When someone chooses to talk to you about ou treatment, listen. Don’t comment. Don’t judge. If that person is doing something which you disagree with, remember that it’s about ou body and ou choices. Imposing your values accomplishes nothing. If someone asks for your opinion, offer it. But, again, don’t be pushy about it. People are engaging in an act of faith and trust when they share that with you; don’t violate that.

If you feel that you have information which is simply critical, instead of volunteering it, say that you have information/advice and it’s available if that person is interested. If that person says no, respect that.

And when people are having conversations in their own community; as for example when people with disabilities are having an open thread about an issue which pertains to them, don’t butt in if you aren’t part of that community. Feel free to watch and take information away, but don’t add your two cents. The people in that conversation don’t want to hear about your relative/friend. They are talking about their experiences.

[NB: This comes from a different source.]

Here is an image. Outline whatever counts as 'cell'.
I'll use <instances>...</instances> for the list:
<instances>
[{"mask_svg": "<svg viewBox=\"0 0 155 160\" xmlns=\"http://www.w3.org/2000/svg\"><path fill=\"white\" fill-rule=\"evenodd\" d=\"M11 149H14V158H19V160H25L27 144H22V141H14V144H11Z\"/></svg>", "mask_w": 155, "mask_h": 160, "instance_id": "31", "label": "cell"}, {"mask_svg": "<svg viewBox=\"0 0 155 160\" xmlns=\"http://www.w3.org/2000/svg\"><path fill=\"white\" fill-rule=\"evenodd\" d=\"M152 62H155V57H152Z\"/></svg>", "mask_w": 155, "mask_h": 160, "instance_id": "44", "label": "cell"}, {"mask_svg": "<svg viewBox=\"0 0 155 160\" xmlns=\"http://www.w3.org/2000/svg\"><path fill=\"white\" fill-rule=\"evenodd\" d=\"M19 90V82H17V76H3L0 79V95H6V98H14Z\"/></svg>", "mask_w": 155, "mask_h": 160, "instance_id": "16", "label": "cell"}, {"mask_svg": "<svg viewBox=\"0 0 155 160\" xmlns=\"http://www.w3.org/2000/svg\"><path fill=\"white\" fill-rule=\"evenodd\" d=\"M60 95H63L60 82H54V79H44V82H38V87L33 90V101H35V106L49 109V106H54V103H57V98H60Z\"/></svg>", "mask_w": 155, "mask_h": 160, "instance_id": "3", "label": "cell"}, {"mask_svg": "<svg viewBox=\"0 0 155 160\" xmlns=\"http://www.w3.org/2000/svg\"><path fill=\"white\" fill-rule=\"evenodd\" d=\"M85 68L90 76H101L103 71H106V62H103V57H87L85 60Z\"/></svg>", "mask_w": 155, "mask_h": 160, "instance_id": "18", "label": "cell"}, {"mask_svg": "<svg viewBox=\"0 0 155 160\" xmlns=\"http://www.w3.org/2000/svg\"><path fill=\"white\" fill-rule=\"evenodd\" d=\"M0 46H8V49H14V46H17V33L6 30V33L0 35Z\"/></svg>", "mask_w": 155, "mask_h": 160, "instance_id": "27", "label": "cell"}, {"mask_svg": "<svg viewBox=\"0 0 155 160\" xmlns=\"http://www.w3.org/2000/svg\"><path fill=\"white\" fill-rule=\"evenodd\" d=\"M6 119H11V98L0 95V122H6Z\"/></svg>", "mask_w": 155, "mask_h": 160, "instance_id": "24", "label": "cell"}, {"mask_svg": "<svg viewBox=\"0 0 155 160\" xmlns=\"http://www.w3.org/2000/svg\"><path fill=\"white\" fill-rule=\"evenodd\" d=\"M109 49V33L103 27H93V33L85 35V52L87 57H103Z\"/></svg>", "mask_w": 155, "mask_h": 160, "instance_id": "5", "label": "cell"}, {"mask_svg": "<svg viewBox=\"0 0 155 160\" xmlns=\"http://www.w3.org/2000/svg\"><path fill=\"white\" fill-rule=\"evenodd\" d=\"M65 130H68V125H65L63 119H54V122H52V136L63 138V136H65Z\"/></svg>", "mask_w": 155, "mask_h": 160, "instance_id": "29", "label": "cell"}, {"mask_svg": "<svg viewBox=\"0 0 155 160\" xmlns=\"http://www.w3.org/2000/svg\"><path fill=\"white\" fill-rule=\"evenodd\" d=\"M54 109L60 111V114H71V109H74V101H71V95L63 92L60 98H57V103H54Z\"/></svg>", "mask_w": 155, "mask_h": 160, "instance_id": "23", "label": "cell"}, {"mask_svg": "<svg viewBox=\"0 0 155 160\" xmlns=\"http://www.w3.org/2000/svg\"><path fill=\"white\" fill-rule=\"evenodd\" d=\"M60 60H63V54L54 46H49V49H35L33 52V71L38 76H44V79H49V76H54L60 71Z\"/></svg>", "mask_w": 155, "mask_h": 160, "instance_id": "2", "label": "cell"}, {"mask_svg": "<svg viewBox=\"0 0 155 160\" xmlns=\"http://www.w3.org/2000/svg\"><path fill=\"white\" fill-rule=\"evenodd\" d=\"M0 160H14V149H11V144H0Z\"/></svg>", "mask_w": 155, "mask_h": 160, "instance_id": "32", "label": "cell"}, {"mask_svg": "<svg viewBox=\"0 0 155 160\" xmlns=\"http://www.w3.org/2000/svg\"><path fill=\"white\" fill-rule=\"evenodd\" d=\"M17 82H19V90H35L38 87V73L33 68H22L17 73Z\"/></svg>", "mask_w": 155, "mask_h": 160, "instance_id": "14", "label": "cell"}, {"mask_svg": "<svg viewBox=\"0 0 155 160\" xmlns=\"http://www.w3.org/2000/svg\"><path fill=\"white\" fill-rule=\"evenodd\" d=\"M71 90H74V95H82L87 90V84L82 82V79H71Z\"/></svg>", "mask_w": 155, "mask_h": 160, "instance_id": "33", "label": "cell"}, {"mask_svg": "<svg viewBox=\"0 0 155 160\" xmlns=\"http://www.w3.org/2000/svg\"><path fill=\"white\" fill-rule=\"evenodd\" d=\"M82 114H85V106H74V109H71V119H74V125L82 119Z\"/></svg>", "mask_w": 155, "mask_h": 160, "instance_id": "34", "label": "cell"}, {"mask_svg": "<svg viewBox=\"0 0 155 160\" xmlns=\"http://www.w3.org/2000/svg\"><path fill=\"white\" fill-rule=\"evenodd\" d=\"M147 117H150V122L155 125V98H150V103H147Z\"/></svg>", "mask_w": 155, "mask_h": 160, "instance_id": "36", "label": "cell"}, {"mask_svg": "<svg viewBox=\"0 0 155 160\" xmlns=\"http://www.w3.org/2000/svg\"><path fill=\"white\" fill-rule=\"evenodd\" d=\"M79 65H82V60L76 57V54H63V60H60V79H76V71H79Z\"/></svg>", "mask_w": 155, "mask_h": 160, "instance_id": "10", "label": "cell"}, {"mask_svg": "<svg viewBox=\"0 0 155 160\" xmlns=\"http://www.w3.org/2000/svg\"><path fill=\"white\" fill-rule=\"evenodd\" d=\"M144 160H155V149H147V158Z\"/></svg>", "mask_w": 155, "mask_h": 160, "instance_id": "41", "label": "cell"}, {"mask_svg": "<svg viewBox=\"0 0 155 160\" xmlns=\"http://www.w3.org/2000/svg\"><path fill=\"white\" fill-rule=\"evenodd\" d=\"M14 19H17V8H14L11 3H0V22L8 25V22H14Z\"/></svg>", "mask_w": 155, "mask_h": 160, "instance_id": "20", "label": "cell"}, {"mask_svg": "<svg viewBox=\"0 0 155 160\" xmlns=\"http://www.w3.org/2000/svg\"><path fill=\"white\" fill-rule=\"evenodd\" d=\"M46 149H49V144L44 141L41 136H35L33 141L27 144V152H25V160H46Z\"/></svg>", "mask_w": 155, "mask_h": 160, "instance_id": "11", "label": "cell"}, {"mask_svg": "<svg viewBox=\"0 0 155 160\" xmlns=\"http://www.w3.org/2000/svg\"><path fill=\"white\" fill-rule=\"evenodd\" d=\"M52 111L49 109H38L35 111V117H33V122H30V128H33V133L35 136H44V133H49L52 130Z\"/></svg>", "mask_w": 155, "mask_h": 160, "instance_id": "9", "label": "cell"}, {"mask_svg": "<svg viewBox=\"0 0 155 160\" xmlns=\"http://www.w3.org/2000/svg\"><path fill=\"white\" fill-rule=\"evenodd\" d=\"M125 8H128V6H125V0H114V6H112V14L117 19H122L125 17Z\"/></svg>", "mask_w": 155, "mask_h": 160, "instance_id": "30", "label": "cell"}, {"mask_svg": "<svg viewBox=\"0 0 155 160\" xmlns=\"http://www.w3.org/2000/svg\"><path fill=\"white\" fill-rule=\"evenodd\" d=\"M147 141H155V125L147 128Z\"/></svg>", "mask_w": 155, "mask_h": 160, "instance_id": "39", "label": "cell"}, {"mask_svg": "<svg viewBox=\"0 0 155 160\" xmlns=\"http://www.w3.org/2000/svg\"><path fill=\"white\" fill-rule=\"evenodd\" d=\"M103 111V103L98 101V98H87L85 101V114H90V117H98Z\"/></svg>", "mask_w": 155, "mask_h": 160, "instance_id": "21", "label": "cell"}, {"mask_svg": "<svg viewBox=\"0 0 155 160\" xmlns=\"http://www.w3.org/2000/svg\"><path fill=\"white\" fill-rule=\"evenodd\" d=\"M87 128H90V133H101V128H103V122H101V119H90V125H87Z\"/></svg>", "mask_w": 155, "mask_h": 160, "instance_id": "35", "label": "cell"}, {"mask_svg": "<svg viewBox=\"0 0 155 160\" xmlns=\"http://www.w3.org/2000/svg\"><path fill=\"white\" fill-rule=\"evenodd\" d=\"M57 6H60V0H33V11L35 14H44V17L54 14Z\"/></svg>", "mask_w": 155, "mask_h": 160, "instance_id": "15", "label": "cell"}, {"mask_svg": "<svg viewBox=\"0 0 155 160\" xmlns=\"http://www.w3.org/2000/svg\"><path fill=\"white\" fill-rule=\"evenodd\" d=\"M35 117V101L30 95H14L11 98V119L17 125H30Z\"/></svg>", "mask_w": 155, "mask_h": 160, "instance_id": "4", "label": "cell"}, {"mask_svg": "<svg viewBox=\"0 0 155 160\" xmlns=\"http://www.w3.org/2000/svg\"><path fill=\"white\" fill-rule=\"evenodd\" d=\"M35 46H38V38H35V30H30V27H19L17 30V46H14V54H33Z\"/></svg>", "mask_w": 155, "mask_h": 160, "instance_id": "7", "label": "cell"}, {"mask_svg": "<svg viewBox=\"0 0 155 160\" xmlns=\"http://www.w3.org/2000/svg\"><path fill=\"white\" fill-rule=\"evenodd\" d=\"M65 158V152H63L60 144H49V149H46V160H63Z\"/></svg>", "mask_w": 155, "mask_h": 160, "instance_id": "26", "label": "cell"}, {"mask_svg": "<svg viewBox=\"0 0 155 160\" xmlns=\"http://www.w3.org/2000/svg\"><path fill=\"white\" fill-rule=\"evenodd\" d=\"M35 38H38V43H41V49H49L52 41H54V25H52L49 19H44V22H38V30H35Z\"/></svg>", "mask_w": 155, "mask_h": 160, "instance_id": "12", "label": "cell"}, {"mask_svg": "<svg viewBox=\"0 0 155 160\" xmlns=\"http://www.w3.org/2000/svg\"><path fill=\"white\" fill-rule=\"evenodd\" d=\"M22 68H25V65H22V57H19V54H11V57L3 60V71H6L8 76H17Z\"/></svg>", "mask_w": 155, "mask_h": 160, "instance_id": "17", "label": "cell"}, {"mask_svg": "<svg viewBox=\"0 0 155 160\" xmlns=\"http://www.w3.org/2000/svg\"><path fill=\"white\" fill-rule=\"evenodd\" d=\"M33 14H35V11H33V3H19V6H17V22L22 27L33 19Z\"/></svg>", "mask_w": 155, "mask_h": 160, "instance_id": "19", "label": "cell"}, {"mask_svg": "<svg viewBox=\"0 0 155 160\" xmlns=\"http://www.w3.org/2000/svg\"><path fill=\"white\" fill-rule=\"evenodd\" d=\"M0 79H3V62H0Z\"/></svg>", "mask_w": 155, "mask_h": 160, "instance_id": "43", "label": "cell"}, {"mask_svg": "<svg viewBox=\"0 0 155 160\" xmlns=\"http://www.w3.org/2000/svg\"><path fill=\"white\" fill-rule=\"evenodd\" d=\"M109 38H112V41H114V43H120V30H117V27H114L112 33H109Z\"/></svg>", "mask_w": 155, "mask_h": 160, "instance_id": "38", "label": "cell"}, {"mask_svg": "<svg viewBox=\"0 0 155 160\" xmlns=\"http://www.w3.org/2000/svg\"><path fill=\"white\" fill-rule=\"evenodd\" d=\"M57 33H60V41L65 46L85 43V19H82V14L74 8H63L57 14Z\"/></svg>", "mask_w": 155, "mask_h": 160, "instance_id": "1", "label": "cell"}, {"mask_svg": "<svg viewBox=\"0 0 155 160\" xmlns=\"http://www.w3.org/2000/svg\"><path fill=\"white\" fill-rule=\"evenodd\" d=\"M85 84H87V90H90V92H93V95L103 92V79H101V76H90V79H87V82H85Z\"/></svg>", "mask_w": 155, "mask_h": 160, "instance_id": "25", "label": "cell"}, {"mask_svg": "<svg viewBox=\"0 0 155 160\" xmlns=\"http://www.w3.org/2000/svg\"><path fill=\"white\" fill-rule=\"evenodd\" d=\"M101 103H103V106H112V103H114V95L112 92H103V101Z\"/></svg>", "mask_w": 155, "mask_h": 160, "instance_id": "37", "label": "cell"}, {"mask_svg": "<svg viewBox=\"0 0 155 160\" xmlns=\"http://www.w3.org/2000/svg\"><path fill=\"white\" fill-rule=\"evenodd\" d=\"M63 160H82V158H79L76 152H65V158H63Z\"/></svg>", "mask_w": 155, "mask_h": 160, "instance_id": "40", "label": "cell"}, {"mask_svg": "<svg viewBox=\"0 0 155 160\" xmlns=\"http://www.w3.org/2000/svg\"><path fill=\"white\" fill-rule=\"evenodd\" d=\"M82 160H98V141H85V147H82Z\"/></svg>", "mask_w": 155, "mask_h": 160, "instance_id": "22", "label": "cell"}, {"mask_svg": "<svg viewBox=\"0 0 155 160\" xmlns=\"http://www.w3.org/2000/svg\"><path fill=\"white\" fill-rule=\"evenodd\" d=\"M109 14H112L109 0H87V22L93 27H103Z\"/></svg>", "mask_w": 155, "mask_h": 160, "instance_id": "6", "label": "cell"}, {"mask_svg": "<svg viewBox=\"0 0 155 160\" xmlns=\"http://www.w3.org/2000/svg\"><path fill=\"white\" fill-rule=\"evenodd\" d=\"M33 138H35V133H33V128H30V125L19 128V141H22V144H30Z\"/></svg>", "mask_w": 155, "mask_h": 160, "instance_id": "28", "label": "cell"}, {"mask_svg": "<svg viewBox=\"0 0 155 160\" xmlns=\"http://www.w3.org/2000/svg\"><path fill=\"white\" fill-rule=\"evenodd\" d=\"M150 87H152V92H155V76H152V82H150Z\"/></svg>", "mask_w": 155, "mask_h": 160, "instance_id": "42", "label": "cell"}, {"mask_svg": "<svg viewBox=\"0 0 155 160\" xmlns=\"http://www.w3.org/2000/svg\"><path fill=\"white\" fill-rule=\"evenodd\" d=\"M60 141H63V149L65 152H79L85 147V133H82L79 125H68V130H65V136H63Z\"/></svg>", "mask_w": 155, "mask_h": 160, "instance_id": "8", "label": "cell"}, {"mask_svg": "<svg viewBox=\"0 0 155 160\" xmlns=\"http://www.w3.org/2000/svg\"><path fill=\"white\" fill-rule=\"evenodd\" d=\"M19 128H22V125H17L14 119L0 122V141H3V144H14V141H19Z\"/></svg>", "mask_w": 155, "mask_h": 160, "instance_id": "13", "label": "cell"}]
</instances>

And, let me tell you, when a friend who shares a disability with me says ‘hey, guess what,’ I listen and pay attention, because it is offered respectfully and with love and from a place of shared experience. And sometimes I say things like ‘hey, I am thinking about changing medications, does anyone have experience with [medication]?’ and people who actually have experience talk to me, and I learn things, and it is good. These situations are not cure evangelism, though. They are about connecting in a place of shared experience and sharing mutually beneficial information.